I am on a rampage of "back logged" re-style projects I've been putting off. I am on a anti-procrastination kick. Maybe it's the looming end of summer, or maybe it's some of the issues I am dealing with that are job-related.... but I am super motivated these days for getting things done.

I have some other cute stuff coming up.... so stay tuned.


Tuesday, August 7, 2012

Re-Styled Junque Home Decor

I love turning something shabby into something beautiful and useful. Here's a couple things I've done recently....

Above is a sign I made just yesterday. I found the old chippy board in the barn (The previous owners of this farm didn't throw anything out, leaving me tons of treasure to discover in the barns!) with Kevin tells me was actually a windowsill at one point in the history of the house. I've been "sitting" on it for awhile, trying to decide just what I wanted to do with it; and I finally settled on something. I was going to make this plural but ran out of room for the  "s". After I got done lettering it I put a coat of polyurethane on it to stop the paint from chipping off anymore. Then I slapped her up on one of my walls. The sign is about 26 inches long.

I bought the sofa at a rescue mission thrift shop, after weaseling the guy down from $60 to $40. Months ago. I liked the "lines" of the sofa, and the fact that even though it's pretty faded, it is clean and sturdy.

I bought this Rachel Ashwell "Shabby Chic" cotton slipcover in a lovely natural linen color on eBay for another $60. It's in my office/den right now; a room that is a work in progress. I may change to throw pillows to a green or blue theme, though. 

When I looked at the Pottery Barn catalogs for this spring/summer, there were slip covered sofas like this all throughout. And of course it's very "shabby chic" as well.

Pottery Barn identical slip covered sofa - $100.


Sunday, August 5, 2012

A Quick Trip

(The house photos above are just of some random, ramshakle house near where Kevin was working in the afternoon that I thought had great character.)

(The pier above was destroyed during one of the last hurricanes - I think it was Irene? - last summer.)

I went on an impromptu trip with my husband this weekend, a little work (for him) and a little play. We headed over to the coast of North Carolina where we stayed at the vacation home of a work colleague of his, on the Albermarle sound, just a short drive to the Outer Banks. The OBX, as they're sometimes referred to, are barrier islands that make up the coast of North Carolina. The Sounds within the barrier islands are like lagoons.
Lucky for us, we live just under 4 hrs. from the OBX, and Kevin goes there, often, for work. We just don't always stay.
I've been to the OBX many times before; straying in Nag's Head mostly. I love and adore the North Carolina Outer Banks, almost as much as I love and adore Florida beaches. 

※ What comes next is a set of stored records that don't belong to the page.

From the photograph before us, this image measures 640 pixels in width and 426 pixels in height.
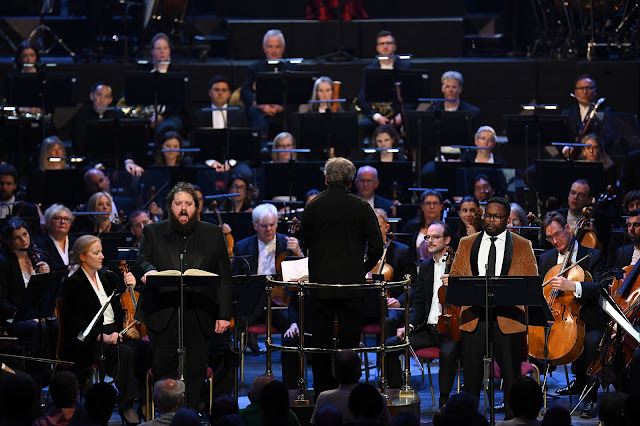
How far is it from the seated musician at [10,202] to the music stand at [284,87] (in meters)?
2.60

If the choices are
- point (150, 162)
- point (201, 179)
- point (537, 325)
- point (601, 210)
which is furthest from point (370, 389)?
point (150, 162)

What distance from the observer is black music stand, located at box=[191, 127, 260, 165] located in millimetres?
11625

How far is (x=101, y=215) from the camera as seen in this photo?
10.5 m

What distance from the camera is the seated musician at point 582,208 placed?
9.94 meters

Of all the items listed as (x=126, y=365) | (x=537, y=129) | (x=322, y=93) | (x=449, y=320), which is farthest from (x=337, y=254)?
(x=322, y=93)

The wire box in the last photo is a crab tap. You stick bait in the middle and toss it in the water for several hours. The crabs climb in but can't get out. I've gone crabbing before, but never with traps; when I went crabbing it was with family in Louisiana; and we used lines and nets. You bait your hook and line, and toss it in the water; crabs flock to it and you pull them out with the net and toss them in a bucket. Except when I went crabbing, the alligators were vying for the bait along side the crabs. Once you have an alligator jump out of the water and bite off your line that you're holding in your hand, it kinda makes you want to never go crabbing again.

I find the trap method much nicer. And you get to keep your hands. That's a plus.

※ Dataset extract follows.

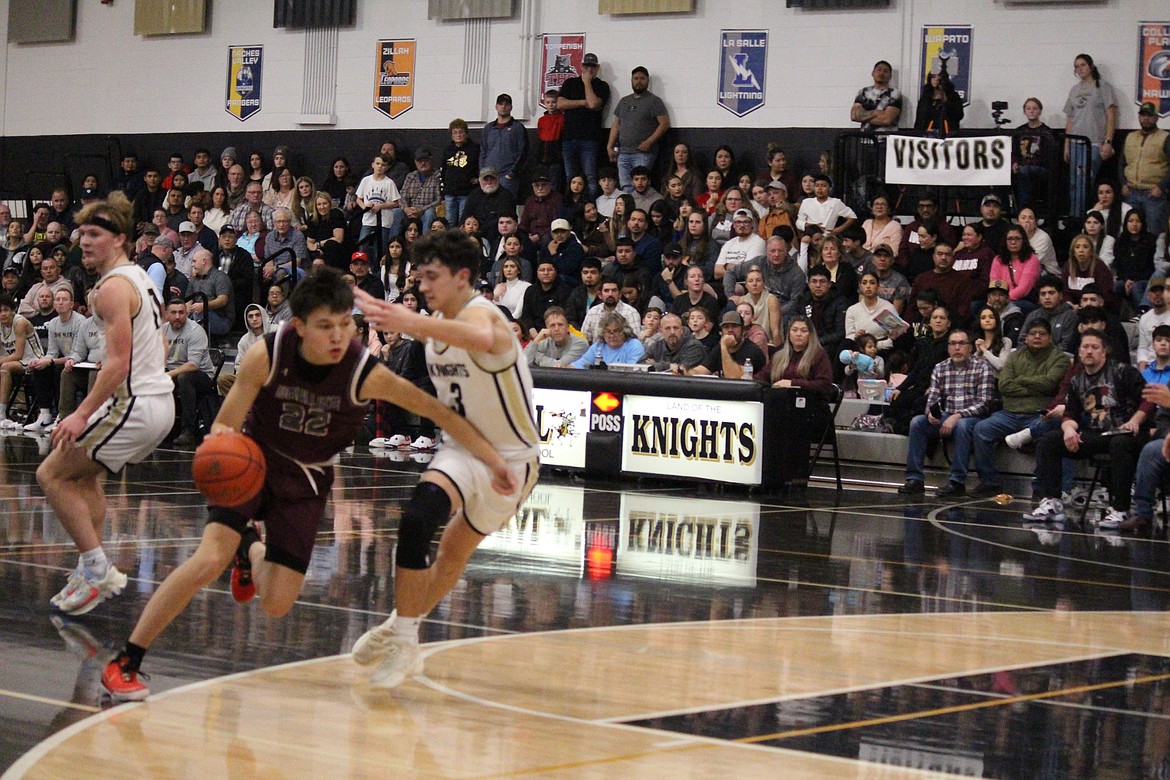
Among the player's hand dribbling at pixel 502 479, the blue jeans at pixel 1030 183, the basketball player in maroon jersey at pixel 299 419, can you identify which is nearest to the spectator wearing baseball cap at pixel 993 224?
the blue jeans at pixel 1030 183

These are blue softshell crabs, which means these crabs have lost their hard outer shell and are still pretty soft. They're only in season from April - Sept. When I took the photos of the ones above, I was quite a distance off (pretty nice zoom on my camera) and they were eating the algae off the rocks.

A gorgeous storm rolled in across the sound, with stunning clouds. I didn't get enough photos to do it justice....

We got back home today and it's back to the ol' grindstone of working and ... well, working. And working and working.....


PS.... OMG. I Just realized, this is my 501th post on this blog. Wow.